STATION ELEVEN de Emily St. John Mandel
La chute de l’humanité survient assez rapidement suite à une pandémie qui décime 99% de la population mondiale. L’histoire commence juste avant le fléau, nous sommes à l’Elgin Theatre de Toronto. Se joue le Roi Lear. Et Arthur Leander s’écroule sur scène. Première victime.
Vingt ans après, nous suivons une troupe de théâtre itinérante qui parcourt la région du lac Michigan pour faire vivre l’espoir chez les survivants par les mots de Shakespeare.
La civilisation, en l'An vingt, était un archipel de petites localités. Ces colonies avaient combattu les bêtes sauvages, enterré leurs voisins, vécu, péri et souffert ensemble pendant les années sanglantes qui avaient suivi le cataclysme, avaient survécu dans des conditions épouvantables, et ce seulement en se serrant les coudes dans les périodes d'accalmie : autant dire qu'elles ne se mettaient pas en quatre pour accueillir les étrangers.
Ce roman post-apocalyptique ne décrit pas cette fin des hommes, il ne s’attarde pas sur le chaos vécu pendant qu’ils agonisaient, ni pendant que les survivants revenaient à une vie sauvage où la technologie ne sera plus qu’un soupir nostalgique que l’on soufflera le soir au coin d’un feu.
Vingt ans après, la vie s’est organisée, ceux qui restent tentent de s’adapter à un environnement hostile, par petits groupes, avec la crainte de l’extérieur. Le monde s’est rétréci : plus d’avions pour parcourir de grandes distances, plus de téléphones, plus d’actualités, juste une petite radio locale qui tente d’insuffler quelque embellie. Ici, l’auteure ne met pas en cause le monde moderne dans la chute de l’humanité, au contraire, elle exprime un deuil difficile, comme ce musée du passé entretenu par un ancien.

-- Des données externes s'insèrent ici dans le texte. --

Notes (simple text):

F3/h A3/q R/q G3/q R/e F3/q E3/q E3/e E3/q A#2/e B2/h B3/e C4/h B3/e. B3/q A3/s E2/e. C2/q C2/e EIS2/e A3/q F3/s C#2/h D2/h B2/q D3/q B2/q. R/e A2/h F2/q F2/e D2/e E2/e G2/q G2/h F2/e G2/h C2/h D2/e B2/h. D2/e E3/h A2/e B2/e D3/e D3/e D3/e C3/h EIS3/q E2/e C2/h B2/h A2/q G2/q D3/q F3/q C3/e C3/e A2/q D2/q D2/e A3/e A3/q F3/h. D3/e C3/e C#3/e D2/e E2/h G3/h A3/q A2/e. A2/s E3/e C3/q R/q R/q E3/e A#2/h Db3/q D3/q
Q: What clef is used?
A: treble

Et ce reste d’humanité est porté par de magnifiques personnages. Touchants. Nous suivons Kirsten avant et après le changement. Nous la suivons dans sa caravane, aller de village en village, jouer Shakespeare. L’art pour garder la lumière, l’art pour mieux respirer, l’art pour ne pas revenir à l’état sauvage.
Un très beau roman, admirablement mené entre deux époques, avec pour fil conducteur une BD du temps d’avant qui passe d'une main à l'autre, d’un lieu à l’autre, comme un fil tendu vers une espérance nouvelle.
Rivages (2016)
475 pages
Traduit de l’anglais par Gérard de Chergé
L’AUTEUR
Emily St. John Mandel est une romancière canadienne anglophone. Son premier roman, Dernière Nuit à Montréal, a été finaliste du ForeWord Magazine's 2009 Book of the Year. On ne joue pas avec la mort, son deuxième titre traduit en France, remporte le Prix Mystère de la critique en 2014. Son troisième roman, le premier publié au Canada, est Les Variations Sebastian (2012). Elle publie en 2014, Station Eleven, un roman dystopique se déroulant dans un monde post-apocalyptique après qu'un virus a ravagé la Terre. Cela lui vaut des nominations aux PEN/Faulkner Award et Baileys Women's Prize for Fiction, ainsi que d'être finaliste du National Book Award 2014.